Excerpt:
++++

No, it's not a pry with sauerkraut: It's the Pry Development Environment, silly!

The Ideas

An editor is a good "home base" for traditional development, because the whole mentality is file-based storage and pre-compile-time editing. There is more information avialable at run-time, so (theoretically) it's a better place to do work. Pry is, as far as I know, the bleeding edge of run-time environments overlaid on top of file-based environments (that is, if you want the full force, try out Pharo Smalltalk — but Smalltalk is too radical, so people don't generally use it.)

  1. The runtime, compiletime, and edittime are all implementation details. It's just time, and the programmer should be free of the boundaries between them.
  2. The programmer and user roles are arbitrarily distinguished. There's just a machine and some people who work on it. Each person that touches the system should be able to add their own kind of value, and should be able to upstream that contribution.
  3. The tests and implementation are two sides of the same coin. Separating them is a mis-step.

The Task

The key elements seem to be:

  • Exception handling that brings you into the code rather than just quitting.
  • Interactivity so you can explore the API
  • Promotion so you can make temporary scraps become permanent on the filesystem, eventually to VCS.

It's about tightening feedback cycles: shortening the time between when you have a question and when you get the answer.

What We Have

Integration from editor toward REPL:

  • emacs through Mon Ouïe's ruby-dev.el
  • vim:
    • pry-de's vim file
      • <leader>bp to add require'pry';binding.pry
      • bpry from Insert Mode (to do the same thing)

Integration from the REPL straight to the filesystem:

Integration from the REPL toward the editor:

Integration from the run-time toward the REPL:

  • better_errors - Automatically drop into a REPL on any Rack/Rails errors. See especially: BetterErrors.use_pry!

Plus the eponymous Work-in-Progress:

  • pry-de repo and gem v0.0.3 has only a small handful of things.
    • ,s == step ,n == next, etc.
    • ,loc shows locals (should become ls -l)
    • ,w == whereami
    • Bare ,, shortens ,c ,s ,n to c s n
    • ,,e added to the end of a line (like ? Foo.bar ,,e to act like edit-method Foo.bar (,, because it's a syntax error (thus clearly not Ruby), and easy to type.)
    • See the repo README.md for details.

What We Need

Integration from editor toward REPL:

  • vim:
    • Possibly add DBGP support, then Vdebug would work.

TODO: Add "Integration… categories"

  • Pry's existing edit command:

    • Should edit classes as well as methods (and give a good interface for when the class is scattered, i.e., reopoened or dynamically created somehow)
    • Somehow be test/spec-aware. Like edit -t SomeClass brings you to the spec for it. This might require a mapping somewhere. Or maybe it's time to start putting tests inline with the implementation?
    • ,e by itself will have some context-sensitive semantics to complement edit -c
  • ,r will act like zsh's r: Repeating previous command. (TODO: make this work without recursion)

++++

To do:
- 1) In the Pry Development Environment excerpt, what is ,w equal to?
- 2) Please write out the Pry Development Environment excerpt from "Integration from the REPL toward" to "handful of things.".

(Collected data entries)

++++

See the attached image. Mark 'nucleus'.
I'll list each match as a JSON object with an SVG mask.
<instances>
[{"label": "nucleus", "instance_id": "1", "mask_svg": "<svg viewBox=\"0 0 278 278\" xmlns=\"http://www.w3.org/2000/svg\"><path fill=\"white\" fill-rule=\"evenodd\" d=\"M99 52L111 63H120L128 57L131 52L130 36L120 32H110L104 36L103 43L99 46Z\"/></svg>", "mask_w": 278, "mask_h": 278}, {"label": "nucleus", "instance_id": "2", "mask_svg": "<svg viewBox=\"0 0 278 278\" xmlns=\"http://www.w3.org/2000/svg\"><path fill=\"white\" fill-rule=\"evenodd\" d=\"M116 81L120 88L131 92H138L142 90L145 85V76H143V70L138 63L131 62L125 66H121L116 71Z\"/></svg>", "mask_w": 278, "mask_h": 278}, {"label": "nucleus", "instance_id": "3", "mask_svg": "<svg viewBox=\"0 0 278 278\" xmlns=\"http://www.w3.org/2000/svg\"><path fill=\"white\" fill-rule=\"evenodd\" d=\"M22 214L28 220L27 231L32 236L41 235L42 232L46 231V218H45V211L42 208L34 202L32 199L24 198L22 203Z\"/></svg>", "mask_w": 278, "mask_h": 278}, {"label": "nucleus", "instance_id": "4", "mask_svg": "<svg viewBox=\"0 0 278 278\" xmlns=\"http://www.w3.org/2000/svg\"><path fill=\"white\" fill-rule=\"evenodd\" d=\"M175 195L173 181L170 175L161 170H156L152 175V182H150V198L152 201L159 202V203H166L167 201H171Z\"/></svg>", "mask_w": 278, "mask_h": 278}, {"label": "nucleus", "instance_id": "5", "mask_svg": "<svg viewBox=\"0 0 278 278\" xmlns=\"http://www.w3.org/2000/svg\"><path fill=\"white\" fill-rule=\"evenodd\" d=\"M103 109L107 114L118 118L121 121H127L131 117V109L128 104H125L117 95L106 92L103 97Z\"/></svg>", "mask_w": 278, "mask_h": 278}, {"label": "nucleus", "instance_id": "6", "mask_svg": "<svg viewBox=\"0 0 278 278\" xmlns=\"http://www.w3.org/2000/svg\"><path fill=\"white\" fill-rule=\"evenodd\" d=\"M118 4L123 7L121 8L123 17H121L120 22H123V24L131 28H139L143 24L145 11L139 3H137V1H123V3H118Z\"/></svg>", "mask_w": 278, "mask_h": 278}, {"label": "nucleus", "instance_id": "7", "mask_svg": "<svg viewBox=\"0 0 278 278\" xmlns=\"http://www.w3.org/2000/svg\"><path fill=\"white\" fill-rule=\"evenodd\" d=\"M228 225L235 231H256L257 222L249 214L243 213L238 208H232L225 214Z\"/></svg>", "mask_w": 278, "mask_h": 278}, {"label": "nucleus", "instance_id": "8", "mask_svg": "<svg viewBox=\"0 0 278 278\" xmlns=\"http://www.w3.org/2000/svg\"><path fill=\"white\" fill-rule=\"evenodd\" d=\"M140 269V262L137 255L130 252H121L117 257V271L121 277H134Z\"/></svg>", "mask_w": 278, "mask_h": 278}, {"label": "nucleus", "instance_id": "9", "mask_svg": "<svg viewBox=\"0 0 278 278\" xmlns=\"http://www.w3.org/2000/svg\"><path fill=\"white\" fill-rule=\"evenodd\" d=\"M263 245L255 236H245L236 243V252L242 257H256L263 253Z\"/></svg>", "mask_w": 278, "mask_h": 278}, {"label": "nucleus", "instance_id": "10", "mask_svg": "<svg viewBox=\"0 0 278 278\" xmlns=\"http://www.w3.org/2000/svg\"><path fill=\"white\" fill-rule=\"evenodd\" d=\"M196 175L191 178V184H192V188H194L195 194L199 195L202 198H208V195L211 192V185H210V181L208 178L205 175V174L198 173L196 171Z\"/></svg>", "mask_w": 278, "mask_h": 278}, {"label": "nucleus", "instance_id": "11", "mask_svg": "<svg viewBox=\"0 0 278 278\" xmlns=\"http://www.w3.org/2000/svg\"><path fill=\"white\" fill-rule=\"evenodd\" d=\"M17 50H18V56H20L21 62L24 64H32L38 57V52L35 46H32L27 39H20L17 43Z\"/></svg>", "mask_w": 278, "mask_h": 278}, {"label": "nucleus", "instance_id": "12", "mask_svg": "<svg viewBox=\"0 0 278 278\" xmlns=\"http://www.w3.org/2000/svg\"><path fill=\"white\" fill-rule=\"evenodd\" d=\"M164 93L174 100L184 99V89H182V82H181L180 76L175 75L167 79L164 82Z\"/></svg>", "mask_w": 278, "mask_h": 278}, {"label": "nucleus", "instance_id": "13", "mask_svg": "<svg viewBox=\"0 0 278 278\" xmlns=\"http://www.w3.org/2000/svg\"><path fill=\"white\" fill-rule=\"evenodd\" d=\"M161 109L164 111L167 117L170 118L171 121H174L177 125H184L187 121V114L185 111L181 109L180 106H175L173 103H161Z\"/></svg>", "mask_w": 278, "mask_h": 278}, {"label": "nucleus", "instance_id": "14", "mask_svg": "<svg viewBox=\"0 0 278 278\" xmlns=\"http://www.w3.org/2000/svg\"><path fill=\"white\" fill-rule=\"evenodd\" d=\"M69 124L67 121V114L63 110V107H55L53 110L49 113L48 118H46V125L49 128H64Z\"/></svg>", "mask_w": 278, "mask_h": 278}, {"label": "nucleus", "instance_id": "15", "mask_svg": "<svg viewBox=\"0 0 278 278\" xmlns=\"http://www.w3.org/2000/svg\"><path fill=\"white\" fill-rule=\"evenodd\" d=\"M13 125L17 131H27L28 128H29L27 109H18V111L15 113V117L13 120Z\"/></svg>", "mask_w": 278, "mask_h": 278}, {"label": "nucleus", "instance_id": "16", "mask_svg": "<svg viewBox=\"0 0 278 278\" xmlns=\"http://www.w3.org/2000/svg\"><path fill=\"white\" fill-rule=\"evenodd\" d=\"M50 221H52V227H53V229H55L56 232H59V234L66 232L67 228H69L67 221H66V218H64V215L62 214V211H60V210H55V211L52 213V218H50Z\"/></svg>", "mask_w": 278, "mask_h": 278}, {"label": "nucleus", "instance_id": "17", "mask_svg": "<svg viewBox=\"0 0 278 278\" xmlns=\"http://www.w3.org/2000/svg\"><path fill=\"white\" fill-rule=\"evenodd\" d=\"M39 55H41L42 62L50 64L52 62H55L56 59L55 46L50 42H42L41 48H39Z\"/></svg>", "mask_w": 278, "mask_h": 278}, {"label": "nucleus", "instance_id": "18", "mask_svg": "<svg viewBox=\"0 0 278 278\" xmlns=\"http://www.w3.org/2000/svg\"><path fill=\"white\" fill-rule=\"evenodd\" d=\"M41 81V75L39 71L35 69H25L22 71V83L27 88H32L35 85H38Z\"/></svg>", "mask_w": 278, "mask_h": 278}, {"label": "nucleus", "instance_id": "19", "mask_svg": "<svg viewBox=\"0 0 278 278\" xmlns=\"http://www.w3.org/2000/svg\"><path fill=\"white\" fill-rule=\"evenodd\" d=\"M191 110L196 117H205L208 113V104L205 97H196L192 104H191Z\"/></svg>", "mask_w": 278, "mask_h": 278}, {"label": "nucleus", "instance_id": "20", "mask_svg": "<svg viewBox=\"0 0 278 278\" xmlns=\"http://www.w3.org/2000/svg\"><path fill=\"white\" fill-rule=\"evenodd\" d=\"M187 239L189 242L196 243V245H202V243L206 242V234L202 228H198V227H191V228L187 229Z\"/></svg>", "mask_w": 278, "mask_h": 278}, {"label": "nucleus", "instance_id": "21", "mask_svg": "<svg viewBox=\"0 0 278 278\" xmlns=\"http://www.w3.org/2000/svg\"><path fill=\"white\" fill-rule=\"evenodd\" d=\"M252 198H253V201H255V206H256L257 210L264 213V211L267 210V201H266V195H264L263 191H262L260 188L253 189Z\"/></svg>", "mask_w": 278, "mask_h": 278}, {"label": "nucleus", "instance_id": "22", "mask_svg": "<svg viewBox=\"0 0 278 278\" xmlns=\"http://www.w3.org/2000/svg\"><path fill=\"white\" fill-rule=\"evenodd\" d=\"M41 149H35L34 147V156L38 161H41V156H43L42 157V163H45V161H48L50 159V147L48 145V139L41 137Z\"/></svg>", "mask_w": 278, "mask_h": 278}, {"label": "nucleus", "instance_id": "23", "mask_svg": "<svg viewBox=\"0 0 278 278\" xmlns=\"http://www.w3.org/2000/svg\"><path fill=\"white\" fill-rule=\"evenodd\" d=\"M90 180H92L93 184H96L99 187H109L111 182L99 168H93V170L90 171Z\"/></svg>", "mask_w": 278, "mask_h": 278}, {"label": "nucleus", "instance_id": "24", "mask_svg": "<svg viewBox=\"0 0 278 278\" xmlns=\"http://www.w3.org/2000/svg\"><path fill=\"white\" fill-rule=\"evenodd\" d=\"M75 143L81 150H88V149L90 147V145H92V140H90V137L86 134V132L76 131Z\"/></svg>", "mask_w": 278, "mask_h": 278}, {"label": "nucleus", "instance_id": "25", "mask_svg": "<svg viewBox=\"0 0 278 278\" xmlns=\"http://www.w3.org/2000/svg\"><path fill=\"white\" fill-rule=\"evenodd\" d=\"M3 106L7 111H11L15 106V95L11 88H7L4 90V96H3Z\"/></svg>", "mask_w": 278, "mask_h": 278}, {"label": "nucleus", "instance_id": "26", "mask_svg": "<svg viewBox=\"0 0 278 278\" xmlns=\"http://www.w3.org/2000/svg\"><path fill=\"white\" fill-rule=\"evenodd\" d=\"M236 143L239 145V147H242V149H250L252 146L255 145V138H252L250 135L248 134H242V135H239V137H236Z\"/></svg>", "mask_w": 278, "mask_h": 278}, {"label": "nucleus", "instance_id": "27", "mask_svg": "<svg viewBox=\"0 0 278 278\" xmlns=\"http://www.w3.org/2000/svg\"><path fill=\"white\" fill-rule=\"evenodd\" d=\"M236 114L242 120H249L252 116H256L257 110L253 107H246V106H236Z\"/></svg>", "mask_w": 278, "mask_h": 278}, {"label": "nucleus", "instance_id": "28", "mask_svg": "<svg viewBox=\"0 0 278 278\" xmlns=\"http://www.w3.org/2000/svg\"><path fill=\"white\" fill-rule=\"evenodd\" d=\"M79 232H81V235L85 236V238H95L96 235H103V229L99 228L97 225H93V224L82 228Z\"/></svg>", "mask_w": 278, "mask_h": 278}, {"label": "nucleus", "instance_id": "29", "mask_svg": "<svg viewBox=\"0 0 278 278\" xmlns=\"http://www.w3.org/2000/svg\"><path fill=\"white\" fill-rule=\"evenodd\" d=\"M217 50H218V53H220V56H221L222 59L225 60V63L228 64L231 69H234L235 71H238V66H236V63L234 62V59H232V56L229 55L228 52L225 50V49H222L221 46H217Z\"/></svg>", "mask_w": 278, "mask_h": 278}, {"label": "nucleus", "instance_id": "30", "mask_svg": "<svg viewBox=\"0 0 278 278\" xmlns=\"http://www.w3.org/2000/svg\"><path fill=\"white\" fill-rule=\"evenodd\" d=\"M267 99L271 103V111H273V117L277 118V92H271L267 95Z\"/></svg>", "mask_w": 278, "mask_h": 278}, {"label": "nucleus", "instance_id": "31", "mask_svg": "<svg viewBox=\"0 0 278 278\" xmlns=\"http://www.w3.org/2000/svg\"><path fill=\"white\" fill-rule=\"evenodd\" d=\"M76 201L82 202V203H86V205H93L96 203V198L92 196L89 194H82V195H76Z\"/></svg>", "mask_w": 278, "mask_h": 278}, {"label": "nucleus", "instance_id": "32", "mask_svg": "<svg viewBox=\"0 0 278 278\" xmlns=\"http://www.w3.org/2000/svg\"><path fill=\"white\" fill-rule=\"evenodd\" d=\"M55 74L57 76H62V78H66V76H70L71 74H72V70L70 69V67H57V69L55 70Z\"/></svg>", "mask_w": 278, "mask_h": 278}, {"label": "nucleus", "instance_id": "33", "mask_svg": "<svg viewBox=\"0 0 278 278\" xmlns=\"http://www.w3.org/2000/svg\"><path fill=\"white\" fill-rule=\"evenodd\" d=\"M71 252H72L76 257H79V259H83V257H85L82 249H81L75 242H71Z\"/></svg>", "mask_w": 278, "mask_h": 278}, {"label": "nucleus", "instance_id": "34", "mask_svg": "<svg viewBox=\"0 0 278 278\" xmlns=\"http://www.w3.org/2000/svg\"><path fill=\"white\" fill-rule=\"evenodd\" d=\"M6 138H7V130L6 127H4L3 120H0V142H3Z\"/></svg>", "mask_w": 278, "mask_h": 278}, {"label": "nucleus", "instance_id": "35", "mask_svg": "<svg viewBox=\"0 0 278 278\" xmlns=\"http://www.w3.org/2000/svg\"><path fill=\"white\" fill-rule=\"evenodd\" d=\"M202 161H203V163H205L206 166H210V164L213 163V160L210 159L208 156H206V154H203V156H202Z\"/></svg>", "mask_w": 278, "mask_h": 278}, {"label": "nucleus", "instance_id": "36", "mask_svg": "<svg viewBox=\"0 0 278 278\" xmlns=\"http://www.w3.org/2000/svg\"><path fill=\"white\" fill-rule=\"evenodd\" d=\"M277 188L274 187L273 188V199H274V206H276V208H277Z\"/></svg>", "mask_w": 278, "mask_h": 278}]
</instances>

++++

Responses:
- 1) whereami

- 2)
Integration from the REPL toward the editor:

Integration from the run-time toward the REPL:

  • better_errors - Automatically drop into a REPL on any Rack/Rails errors. See especially: BetterErrors.use_pry!

Plus the eponymous Work-in-Progress:

  • pry-de repo and gem v0.0.3 has only a small handful of things.